*Anhand der Angaben*
1. Beantworte diese Fragen zum Text über Heteronormativität:
(a) Wie viele Menschen mit Intersexualität gibt es in Deutschland schätzungsweise?
(b) Welche binären Denkmodelle nennt der Text als Beispiele?
(c) Auf welchen Ebenen kann Intersexualität auftreten?
2. Wie könnte der Text über Heteronormativität weitergehen? Führe ihn im Anschluss an seinen letzten Satz fort.

*Übungstext*
========================================

Binäres Geschlechtssystem

Heteronormativität beschreibt ein binäres („zweiteiliges“) Geschlechtssystem, in welchem lediglich genau zwei Geschlechter akzeptiert sind, und das Geschlecht mit Geschlechtsidentität, Geschlechtsrolle und sexueller Orientierung gleichsetzt:

Heteronormatives Geschlechtermodell
  Geschlechtsmerkmale Geschlechtsidentität Verhalten Sexuelle Orientierung Elternschaft
Frauen weiblich weiblich weiblich begehrt männliche Partner Mutter
Männer männlich männlich männlich begehrt weibliche Partner Vater

Verhalten oder Gefühle, welche dieses System destabilisieren könnten, werden in vielen Fällen streng sanktioniert.

Außerdem beschreibt Heteronormativität das gesellschaftliche Ordnungssystem Heterosexualität. Diese Ordnung strukturiert nicht nur das Zusammenleben von Menschen, z. B. mit der Untergliederung in Kleinfamilie und der Definitionsmacht von monogamer Liebe und Begehren (Monogamie dabei nicht ausschließlich auf den Sexualakt bezogen), sondern strukturiert die gesamte Vorstellungswelt. (Beispielsweise in Form von binären Denkmodellen wie Mann/Frau, Kultur/Natur usw.)

Dieses System lässt keinen Raum für:

Integration

Es wird versucht, diese unvermeidlich auftretenden Verhaltensweisen, beziehungsweise Menschen, die diese aufweisen, wie folgt zu integrieren:

Intersexuelle

Menschen mit Intersexualität sind mit Merkmalen beider Geschlechter ausgestattet. Dies kann auf der chromosomalen, gonadalen, hormonellen oder anatomischen Ebene passieren und die vielfältigsten Ursachen und Auswirkungen haben. Allein in Deutschland gibt es schätzungsweise 100.000 Menschen mit Intersexualität. Vielen von ihnen wird und wurde bei der Geburt ein Geschlecht zugewiesen, wenn die Intersexualität diagnostiziert werden konnte. Daraufhin werden (häufig verstümmelnde) medizinische Eingriffe vorgenommen, um den Körper diesem zugewiesenen Geschlecht anzupassen. Starker sozialer Druck (von Eltern, Ärzten, Lehrern etc.) wird benötigt, um das Kind dazu zu bringen, sich entsprechend diesem zugewiesenen Geschlecht zu verhalten. Dies ist bis heute die Standardprozedur in Europa und Nordamerika, wobei die Kritik zunimmt.

========================================

*Gezeigte Daten*
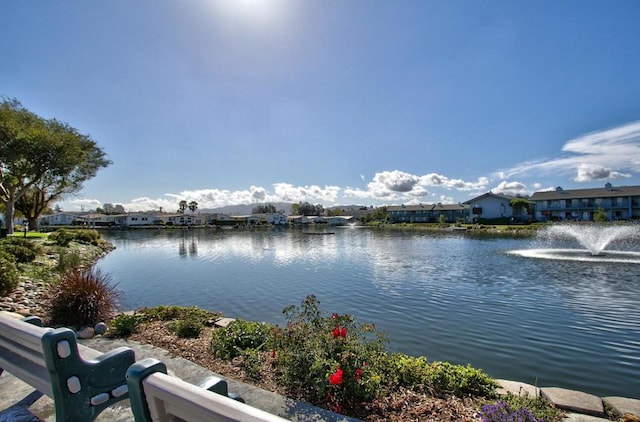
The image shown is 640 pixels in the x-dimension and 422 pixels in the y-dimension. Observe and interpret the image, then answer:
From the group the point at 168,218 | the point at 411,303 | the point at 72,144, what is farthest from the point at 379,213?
the point at 411,303

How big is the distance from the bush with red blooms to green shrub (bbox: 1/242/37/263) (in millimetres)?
15097

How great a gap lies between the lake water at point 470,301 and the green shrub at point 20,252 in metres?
3.85

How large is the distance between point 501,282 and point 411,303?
238 inches

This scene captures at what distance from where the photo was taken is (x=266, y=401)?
3.76m

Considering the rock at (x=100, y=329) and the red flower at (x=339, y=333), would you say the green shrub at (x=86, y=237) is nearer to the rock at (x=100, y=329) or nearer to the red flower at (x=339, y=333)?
the rock at (x=100, y=329)

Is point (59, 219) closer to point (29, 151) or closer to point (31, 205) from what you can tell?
point (31, 205)

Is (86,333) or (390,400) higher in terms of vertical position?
(86,333)

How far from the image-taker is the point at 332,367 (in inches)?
148

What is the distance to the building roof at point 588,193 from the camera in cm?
6560

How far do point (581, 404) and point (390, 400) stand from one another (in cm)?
241

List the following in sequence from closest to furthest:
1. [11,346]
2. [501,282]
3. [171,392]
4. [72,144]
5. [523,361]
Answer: [171,392] < [11,346] < [523,361] < [501,282] < [72,144]

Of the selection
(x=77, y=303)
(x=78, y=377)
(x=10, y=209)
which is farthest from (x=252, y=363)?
(x=10, y=209)

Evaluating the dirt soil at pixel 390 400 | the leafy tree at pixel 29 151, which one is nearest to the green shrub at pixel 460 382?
the dirt soil at pixel 390 400

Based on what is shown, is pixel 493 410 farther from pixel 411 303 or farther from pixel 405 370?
pixel 411 303
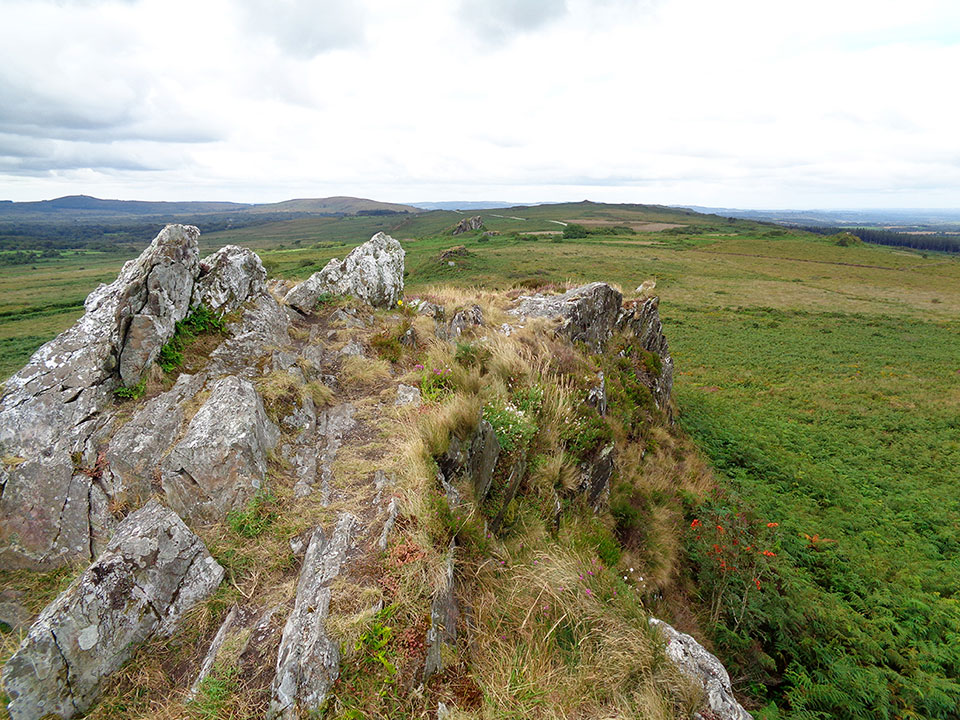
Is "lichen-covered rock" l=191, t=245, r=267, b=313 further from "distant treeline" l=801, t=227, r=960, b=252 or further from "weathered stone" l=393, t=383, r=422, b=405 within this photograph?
"distant treeline" l=801, t=227, r=960, b=252

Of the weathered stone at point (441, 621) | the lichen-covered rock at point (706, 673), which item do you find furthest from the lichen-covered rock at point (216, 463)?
the lichen-covered rock at point (706, 673)

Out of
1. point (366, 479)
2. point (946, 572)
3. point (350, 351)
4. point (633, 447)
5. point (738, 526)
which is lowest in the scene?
point (946, 572)

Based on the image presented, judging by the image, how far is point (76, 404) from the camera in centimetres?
697

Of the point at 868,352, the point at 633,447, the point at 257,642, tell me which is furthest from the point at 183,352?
the point at 868,352

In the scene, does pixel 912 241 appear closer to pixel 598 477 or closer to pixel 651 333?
pixel 651 333

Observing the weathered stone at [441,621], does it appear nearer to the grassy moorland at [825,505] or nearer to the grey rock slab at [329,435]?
the grey rock slab at [329,435]

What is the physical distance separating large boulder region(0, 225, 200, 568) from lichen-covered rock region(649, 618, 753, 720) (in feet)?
23.9

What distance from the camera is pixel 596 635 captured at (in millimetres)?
4426

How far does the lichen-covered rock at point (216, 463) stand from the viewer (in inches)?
218

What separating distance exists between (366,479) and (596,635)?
3476mm

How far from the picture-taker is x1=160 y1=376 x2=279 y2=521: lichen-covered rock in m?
5.54

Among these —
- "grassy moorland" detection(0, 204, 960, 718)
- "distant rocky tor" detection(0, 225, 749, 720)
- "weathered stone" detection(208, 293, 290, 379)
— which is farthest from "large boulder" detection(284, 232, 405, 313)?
"grassy moorland" detection(0, 204, 960, 718)

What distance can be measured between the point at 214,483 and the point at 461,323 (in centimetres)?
791

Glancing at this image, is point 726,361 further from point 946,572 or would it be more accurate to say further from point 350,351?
point 350,351
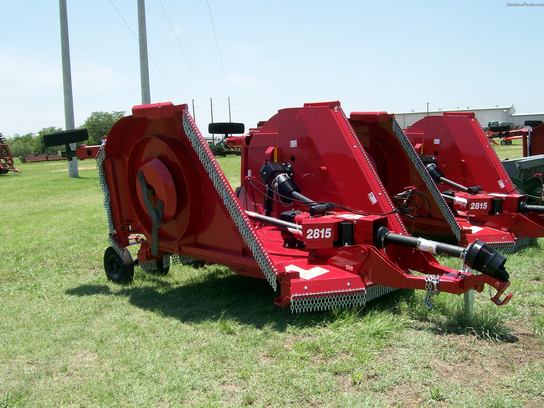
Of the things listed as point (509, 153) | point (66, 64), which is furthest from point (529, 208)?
point (66, 64)

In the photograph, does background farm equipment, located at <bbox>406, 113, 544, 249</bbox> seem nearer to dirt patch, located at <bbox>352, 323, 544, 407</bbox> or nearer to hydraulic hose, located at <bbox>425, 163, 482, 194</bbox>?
hydraulic hose, located at <bbox>425, 163, 482, 194</bbox>

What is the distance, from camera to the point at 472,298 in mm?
3785

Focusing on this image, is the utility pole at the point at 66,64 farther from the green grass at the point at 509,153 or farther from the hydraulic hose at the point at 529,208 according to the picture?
the hydraulic hose at the point at 529,208

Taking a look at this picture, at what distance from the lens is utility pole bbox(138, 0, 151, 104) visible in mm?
17484

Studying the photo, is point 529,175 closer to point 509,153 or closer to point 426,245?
point 426,245

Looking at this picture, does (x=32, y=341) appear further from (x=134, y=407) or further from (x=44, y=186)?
(x=44, y=186)

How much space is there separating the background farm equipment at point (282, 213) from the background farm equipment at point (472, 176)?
198cm

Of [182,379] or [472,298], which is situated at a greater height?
[472,298]

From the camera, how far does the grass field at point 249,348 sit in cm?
297

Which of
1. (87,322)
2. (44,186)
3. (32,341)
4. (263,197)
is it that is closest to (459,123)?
(263,197)

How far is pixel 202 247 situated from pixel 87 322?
1092mm

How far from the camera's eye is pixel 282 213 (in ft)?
16.3

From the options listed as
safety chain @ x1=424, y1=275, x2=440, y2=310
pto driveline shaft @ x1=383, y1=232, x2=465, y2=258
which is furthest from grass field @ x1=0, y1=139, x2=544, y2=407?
pto driveline shaft @ x1=383, y1=232, x2=465, y2=258

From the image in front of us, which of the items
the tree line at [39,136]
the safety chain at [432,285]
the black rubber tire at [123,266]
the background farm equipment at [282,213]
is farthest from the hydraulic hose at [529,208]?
the tree line at [39,136]
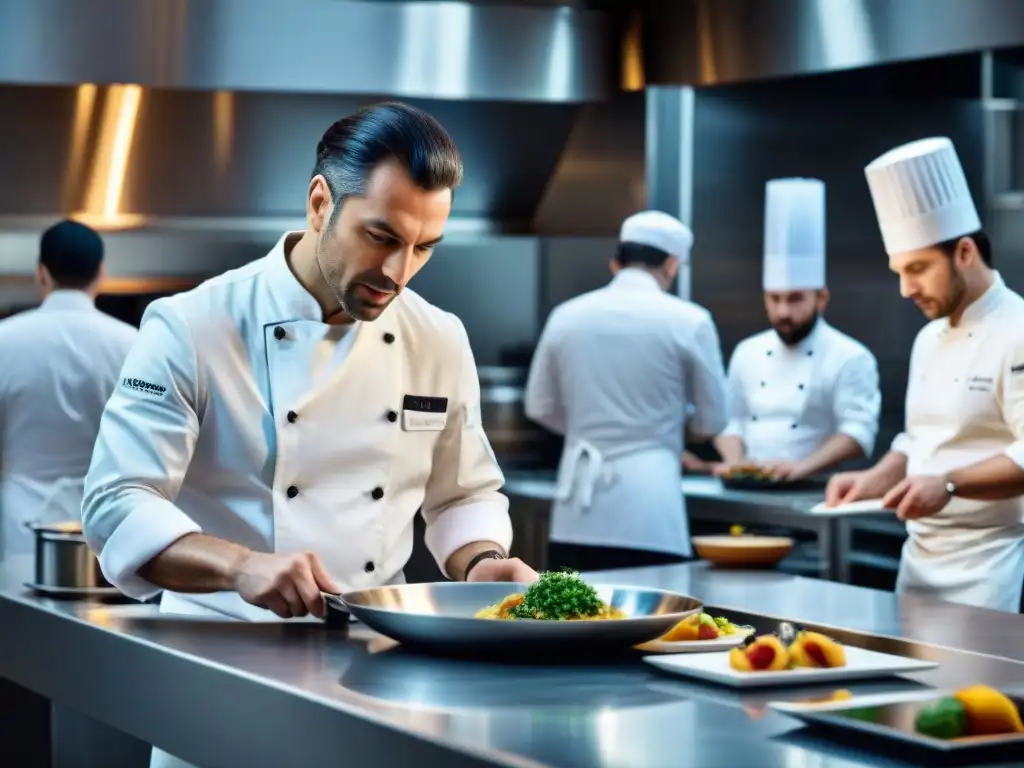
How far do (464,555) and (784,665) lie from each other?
630 millimetres

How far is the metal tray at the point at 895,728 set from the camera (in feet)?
4.40

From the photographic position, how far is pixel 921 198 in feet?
11.8

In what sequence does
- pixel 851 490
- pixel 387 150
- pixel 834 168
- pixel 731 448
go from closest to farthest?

========================================

*Lösungen der Aufgaben*
1.
(a) Schätzungsweise 100.000.
(b) Mann/Frau und Kultur/Natur.
(c) Auf der chromosomalen, gonadalen, hormonellen oder anatomischen Ebene.

2.
Schwule und Lesben

Lesbisches und schwules Verhalten wird häufig noch sozial sanktioniert, wenngleich gerade in westlichen Gesellschaften ein starker Umdenkprozess im Gange ist. Wenn solches Verhalten nicht soweit unterdrückt werden kann, dass es wenigstens aus den Augen der Öffentlichkeit verschwindet, wird die Annahme ermutigt, dass schwule Männer keine wirklichen "Männer" sind, sondern eine starke weibliche Komponente haben (und umgekehrt) und/oder dass in einer lesbischen oder schwulen Partnerschaft immer eine/r der Mann (=aktiv) und eine/r die Frau (=passiv) ist. In einigen Fällen ist dies soweit gegangen, dass Schwulen und Lesben eine "Geschlechtsumwandlung" nahegelegt wurde (in Europa und Nordamerika in den 1960ern und 1970ern) oder sie sogar zu einer solchen gezwungen wurden (in Südafrika in den 1980ern und 1990ern). Mittlerweile werden in den meisten westlichen Ländern Homosexuelle juristisch nicht mehr verfolgt, in einigen wird das Zusammenleben Homosexueller vergleichbar mit der Ehe gefördert (wie z.B. in Spanien) oder wenigstens geregelt, etwa im Rahmen von eingetragenen Partnerschaften wie in Deutschland. Die Möglichkeit von Adoptionen wird lesbischen und schwulen Paaren jedoch in nahezu allen europäischen Staaten sowie in den USA verwehrt. Entgegen den auch von diesen Staaten unterzeichneten und ratifizierten Maßgaben des Europarats und der EU kann in den meisten der 2004 bzw. 2007 in die Europäische Union aufgenommenen Staaten Osteuropas von einer Gleichberechtigung Schwuler nicht die Rede sein; zum Teil findet auch von staatlicher Seite eine gezielte Diskriminierung statt, bzw. es werden rechtswidrige Übergriffe geduldet oder ignoriert (insbesondere in Polen, Rumänien und in den baltischen Staaten). Es gibt islamische und afrikanischen Länder, in denen Homosexualität noch immer massiv verfolgt wird, dies geht bis hin zur gesetzlich verankerten Todesstrafe für Homosexualität.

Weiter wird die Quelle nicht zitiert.